Howard looked into his glass. “Let me freshen our drinks,” he said.
“It was wonderful of you to stop when our car broke down,” Chrissie said. “It was just genius what you did.”
“It was a jump start,” Willie said.
“But no one was stopping and when you stopped, I thought—‘I am going to be raped!’ ” Chrissie widened her eyes. Howard looked at her.
“Giving you a great meal is the least we can do,” he said. “I can give you a job too.”
“Howard’s in development,” Chrissie said.
“No thanks,” Willie said.
“We like meeting new people,” Chrissie said. She looked at Willie and smiled. She uncrossed her legs. “Howard’s paved over a good deal of Arizona,” she said absently.
“That was then,” he said. “This is Louisiana.”
“Howard enjoys a challenge. Wetlands are a challenge to Howard.”
“A swamp don’t generally stand much of a chance around me,” Howard said. “Concrete is honest. It’s a lot more honest than a swamp.”
Chrissie leaned forward, her knees almost touching Liberty’s own. “Is this your first marriage?” she asked. “Howard’s been married twice.” She seemed to find this amusing. She squeezed Liberty’s arm.
A spotted puppy staggered in from the kitchen. Liberty scooped it up and put it in her lap. The puppy was listless. Its heart pounded wetly beneath loose skin.

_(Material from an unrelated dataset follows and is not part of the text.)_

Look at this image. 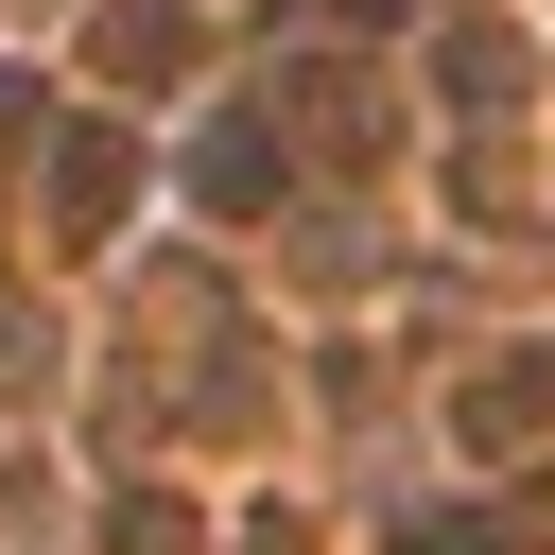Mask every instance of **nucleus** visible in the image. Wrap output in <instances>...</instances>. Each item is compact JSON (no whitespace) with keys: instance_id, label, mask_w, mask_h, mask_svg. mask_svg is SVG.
<instances>
[{"instance_id":"nucleus-2","label":"nucleus","mask_w":555,"mask_h":555,"mask_svg":"<svg viewBox=\"0 0 555 555\" xmlns=\"http://www.w3.org/2000/svg\"><path fill=\"white\" fill-rule=\"evenodd\" d=\"M347 17H399V0H347Z\"/></svg>"},{"instance_id":"nucleus-1","label":"nucleus","mask_w":555,"mask_h":555,"mask_svg":"<svg viewBox=\"0 0 555 555\" xmlns=\"http://www.w3.org/2000/svg\"><path fill=\"white\" fill-rule=\"evenodd\" d=\"M416 555H486V538H416Z\"/></svg>"}]
</instances>
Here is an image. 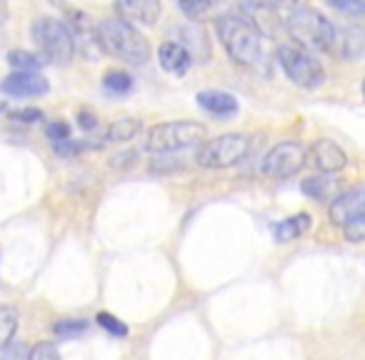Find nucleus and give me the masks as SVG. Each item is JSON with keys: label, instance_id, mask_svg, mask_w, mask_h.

“I don’t think she should have been spayed so soon,” Howard said. “I don’t think she’s going to make it. What did the vet say?”
“I just took her over to the school,” Chrissie said. “A friend of mine did it. No charge.”
“No charge,” Howard said. He rolled his eyes.
Chrissie picked the puppy up. It gave a small yip, then fell silent. “I just have a few tiny things to do in the kitchen before we eat,” she said.
Liberty walked over to the baskets. She picked up a flat-backed breast-shaped basket. It was a rich earthen color, tightly coiled with a zigzag pattern. A Hopi woman, if she was a virgin, would not finish off a basket. The grasses would flow out from the last stitch of the coil. The flowing gate . A married woman who could have children would cut the strands a little closer. Open gate . The barren woman would tie off the grasses, stitch it tightly shut. Closed gate .
“She’s casing the joint, honey,” Howard called out cheerfully.
Liberty returned to her chair and looked at the aquarium, at the fish moving languidly back and forth.
Willie and Howard were talking about the Southwest. Howard was speaking animatedly about the saguaro. “They’re like condos,” he said. “All kinds of shit live in them.” Howard was clearly fond of the saguaro.
Willie seemed to be enjoying himself. It was as though he had entered a satisfactory game, one still wide open to choice and interpretation. Liberty constructed a yawn, wondering vaguely why she had chosen to do so. She finished her drink, noting that her ice cube harbored a hair. They ate dinner. Howard uncorked several bottles of wine.